Originalism appealed to smart guys like Antonin Scalia because they saw in it a way to disguise their own racism. They want us to believe it’s not relevant that the founders lived in a hierarchical world of their own creation. That slavery existed then means, really, that slavery should still exist now. Republicans really and truly do believe that. It’s why they hate the whole idea of a “minimum wage”. A minimum wage means you can’t coerce someone to work for you for free. That is what slavery is after all — stolen labor. A slave owner steals the work product of his slaves (after deducting the costs of housing, clothing and feeding the slave). It must have been profitable because slavery persisted in America for as long as it did.
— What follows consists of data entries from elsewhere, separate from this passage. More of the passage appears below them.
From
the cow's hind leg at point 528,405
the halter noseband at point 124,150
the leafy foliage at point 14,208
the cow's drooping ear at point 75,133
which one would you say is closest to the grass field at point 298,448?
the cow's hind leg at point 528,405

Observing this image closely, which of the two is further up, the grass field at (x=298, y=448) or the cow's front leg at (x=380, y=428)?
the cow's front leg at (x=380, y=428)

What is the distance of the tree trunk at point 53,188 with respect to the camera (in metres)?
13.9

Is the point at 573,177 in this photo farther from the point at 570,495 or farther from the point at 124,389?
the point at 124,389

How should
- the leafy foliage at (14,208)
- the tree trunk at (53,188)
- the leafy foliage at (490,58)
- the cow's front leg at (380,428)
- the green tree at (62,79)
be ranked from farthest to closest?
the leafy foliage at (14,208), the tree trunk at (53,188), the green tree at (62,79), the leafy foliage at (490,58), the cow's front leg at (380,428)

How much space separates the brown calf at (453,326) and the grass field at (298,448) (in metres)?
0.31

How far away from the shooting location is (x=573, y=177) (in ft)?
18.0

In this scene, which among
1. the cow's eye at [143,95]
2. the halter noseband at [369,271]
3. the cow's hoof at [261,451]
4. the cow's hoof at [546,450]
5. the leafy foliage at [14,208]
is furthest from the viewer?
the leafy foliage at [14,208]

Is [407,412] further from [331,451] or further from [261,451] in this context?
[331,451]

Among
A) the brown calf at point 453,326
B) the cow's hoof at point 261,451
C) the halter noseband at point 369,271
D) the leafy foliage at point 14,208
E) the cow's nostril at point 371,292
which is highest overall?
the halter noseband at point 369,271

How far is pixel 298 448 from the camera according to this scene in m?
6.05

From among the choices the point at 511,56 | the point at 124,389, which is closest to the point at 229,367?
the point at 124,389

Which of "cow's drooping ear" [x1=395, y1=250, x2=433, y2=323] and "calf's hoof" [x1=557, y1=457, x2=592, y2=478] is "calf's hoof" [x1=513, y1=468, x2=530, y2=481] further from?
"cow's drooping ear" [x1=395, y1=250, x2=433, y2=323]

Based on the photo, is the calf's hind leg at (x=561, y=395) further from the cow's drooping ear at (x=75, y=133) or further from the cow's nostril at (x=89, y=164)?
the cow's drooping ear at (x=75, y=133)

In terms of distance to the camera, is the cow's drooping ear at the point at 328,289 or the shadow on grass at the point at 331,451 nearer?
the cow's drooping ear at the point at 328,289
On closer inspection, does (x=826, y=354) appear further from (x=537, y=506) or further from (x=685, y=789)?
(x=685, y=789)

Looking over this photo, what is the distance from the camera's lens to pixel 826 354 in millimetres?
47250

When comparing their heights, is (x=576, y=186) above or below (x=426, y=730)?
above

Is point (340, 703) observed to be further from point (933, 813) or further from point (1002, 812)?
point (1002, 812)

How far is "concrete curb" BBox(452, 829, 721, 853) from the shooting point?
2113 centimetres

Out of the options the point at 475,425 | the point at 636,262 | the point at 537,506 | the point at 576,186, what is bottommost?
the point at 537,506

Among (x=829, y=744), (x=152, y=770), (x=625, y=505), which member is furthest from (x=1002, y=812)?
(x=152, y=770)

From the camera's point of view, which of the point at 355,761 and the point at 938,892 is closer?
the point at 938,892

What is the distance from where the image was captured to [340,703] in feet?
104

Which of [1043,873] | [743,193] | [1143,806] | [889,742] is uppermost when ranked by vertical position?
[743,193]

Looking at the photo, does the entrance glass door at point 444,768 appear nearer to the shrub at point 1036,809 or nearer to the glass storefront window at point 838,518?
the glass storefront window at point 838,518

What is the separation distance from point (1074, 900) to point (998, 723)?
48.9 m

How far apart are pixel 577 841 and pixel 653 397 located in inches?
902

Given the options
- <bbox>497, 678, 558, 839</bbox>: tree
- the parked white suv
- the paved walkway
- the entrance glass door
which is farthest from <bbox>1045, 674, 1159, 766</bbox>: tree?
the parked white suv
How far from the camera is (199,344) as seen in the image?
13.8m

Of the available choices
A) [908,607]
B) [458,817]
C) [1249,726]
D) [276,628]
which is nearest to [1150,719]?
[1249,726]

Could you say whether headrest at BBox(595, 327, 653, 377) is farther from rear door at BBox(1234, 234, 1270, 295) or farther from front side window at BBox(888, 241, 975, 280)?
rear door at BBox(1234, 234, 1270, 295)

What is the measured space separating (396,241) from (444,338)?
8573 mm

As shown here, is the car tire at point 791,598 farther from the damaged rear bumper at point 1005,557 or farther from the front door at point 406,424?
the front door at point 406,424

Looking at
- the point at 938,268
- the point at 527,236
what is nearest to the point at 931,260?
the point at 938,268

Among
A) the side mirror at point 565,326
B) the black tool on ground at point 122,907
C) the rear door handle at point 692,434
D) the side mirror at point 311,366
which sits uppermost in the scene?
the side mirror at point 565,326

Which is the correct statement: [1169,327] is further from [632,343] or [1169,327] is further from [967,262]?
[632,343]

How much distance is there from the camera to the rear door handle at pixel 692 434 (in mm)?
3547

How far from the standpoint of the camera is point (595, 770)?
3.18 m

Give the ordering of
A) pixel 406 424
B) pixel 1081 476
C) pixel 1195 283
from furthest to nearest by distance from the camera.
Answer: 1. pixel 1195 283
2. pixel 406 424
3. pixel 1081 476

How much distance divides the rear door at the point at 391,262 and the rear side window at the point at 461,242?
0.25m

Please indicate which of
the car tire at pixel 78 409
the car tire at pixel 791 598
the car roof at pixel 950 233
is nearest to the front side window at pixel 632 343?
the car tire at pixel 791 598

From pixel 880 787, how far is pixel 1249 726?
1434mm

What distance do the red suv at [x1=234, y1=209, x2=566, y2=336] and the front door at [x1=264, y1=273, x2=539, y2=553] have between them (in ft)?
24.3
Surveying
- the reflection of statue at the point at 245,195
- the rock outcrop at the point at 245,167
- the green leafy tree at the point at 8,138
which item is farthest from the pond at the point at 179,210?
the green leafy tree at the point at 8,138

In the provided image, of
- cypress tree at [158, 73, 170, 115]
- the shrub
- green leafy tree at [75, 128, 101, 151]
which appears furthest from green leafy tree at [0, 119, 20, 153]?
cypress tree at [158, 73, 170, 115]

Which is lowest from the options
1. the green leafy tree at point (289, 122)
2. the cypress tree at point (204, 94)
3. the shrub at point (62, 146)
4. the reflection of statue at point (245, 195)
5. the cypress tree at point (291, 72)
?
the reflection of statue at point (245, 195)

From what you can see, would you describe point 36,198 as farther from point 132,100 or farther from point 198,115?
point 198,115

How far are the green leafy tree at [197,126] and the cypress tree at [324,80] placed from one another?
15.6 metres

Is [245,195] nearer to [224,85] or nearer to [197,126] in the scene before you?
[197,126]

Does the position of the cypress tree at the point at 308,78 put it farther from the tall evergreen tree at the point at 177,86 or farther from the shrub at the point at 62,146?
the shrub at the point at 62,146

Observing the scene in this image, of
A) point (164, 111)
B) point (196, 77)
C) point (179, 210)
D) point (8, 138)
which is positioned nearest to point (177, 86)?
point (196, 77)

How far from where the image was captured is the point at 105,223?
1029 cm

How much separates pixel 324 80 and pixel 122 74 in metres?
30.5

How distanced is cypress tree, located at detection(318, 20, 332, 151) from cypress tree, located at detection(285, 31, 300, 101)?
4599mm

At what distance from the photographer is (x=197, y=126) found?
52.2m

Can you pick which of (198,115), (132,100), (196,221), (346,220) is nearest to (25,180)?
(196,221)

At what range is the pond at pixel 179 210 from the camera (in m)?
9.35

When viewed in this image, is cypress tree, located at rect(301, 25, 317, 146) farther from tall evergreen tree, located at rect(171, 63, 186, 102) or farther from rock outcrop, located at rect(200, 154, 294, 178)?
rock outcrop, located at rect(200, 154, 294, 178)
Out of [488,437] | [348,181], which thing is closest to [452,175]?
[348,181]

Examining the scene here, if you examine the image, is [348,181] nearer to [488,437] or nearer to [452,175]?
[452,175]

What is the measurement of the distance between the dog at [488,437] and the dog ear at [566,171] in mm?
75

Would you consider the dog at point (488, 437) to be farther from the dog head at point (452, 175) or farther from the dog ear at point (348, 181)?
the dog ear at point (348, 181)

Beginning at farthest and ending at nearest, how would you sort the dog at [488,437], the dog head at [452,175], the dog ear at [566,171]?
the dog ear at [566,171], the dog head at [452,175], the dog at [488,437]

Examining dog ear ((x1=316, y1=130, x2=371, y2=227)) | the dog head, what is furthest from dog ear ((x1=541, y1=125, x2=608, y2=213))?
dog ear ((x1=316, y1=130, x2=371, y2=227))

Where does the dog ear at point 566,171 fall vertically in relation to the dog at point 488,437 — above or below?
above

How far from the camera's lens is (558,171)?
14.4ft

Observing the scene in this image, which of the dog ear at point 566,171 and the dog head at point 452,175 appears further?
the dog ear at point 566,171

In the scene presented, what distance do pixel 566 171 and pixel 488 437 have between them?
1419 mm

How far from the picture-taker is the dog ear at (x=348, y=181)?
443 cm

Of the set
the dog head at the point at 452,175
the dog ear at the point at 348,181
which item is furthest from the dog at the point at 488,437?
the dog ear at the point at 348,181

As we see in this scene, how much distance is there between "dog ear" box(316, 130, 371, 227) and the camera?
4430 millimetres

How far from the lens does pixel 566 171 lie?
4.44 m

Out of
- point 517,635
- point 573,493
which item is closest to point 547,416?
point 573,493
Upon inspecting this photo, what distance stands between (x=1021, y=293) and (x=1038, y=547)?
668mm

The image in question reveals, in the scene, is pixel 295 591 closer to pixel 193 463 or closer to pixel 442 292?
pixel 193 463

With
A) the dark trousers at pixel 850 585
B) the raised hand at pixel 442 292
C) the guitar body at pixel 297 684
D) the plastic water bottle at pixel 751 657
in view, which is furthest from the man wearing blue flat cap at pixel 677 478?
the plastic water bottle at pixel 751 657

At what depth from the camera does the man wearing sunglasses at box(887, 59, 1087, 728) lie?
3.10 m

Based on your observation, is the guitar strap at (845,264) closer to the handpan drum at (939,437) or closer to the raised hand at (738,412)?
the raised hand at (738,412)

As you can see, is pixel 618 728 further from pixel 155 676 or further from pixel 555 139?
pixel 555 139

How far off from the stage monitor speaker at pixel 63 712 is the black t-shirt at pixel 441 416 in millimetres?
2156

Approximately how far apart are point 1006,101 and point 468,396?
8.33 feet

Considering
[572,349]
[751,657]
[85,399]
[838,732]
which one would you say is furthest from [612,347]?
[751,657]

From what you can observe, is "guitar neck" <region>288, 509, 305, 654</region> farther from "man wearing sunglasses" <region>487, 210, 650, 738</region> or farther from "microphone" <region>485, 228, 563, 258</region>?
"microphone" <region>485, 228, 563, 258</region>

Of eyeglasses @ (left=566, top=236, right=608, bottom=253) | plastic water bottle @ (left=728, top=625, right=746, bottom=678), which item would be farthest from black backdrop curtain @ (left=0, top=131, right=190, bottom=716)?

It took a whole Civil War to actually stop it. Though, looking back, clearly, we only stopped slavery as practiced out in the open. Slavery has endured to this day. It’s what killed Reconstruction dead before it could level the playing field. It’s what motivated every Jim Crow law (now and then). It’s what motivated poll taxes and voting restrictions. It’s what motivates white supremacy and pretty much the entire Republican “agenda” (such as it is). Originalism, don’t forget, made its peace with slavery: it accepted it outright.

And every originalist still does — still accepts, if not slavery itself (so messy!) then slavery’s cousins, nieces, nephews and entire extended family. Anything that forces America to be exactly how it was, or to think how it thought, wears its white supremacist purpose right there on its Klan robe. How much would you like to bet that more than a few conservatives — if given a way — would gladly bring back slavery?

Fortunately for America, some of its founders actually got what America was actually doing — saw its genius and framed that genius correctly: “E Pluribus Unum”. Out of many, one has always been the source of America’s genuine exceptionalism. Diversity. Ironically, diversity is originalism’s nemesis.

What more do you need to know about originalism? It excuses white people from ever having to work too hard, from having to compete, or from ever having to take responsibility for their actions. Imagine the chaos that corruption would cause if it slipped on a judicial robe and then legitimized itself. Hey — no need to tax your imagination. Show me an originalist, I’ll show you a racist — even if they present as a perfectly nice lady like Amy Coney Barrett. Institutional racism like theirs never has to sully itself with honesty. The racism embedded in the culture does all their heavy lifting.

Ditto the misogyny.

The RW money — seeing demographic extinction in its future — got proactive. The Mercers, the Kochs et al, put their money on (and into) the Mitch McConnell project to deny President Obama very possible lifetime federal bench seat while cramming through as many of Trump’s lifetime appointments as possible (including Amy Coney Barrett’s shotgun nomination and confirmation in the waning days of Traitor-In-Chief Donald Trump). The RW money represented the very same interests as white supremacy — but with a used car salesman’s disingenuous smile and a proctologist’s cold, fishy handshake. Democracy poses too many problems. It’s too, too unpredictable. That’s why it was always the RW money’s goal to do everything possible to undermine American democracy — it’s the shortest distance between where they are now and permanent minority rule.

If America’s founders had been all or mostly Black, do ya really suppose “originalism” would be a “thing” among white guys today? Of course it wouldn’t! And if Black guys spit back “originalism” every time a white guy demanded to know why he had no rights? This is one more conversation we would not be having.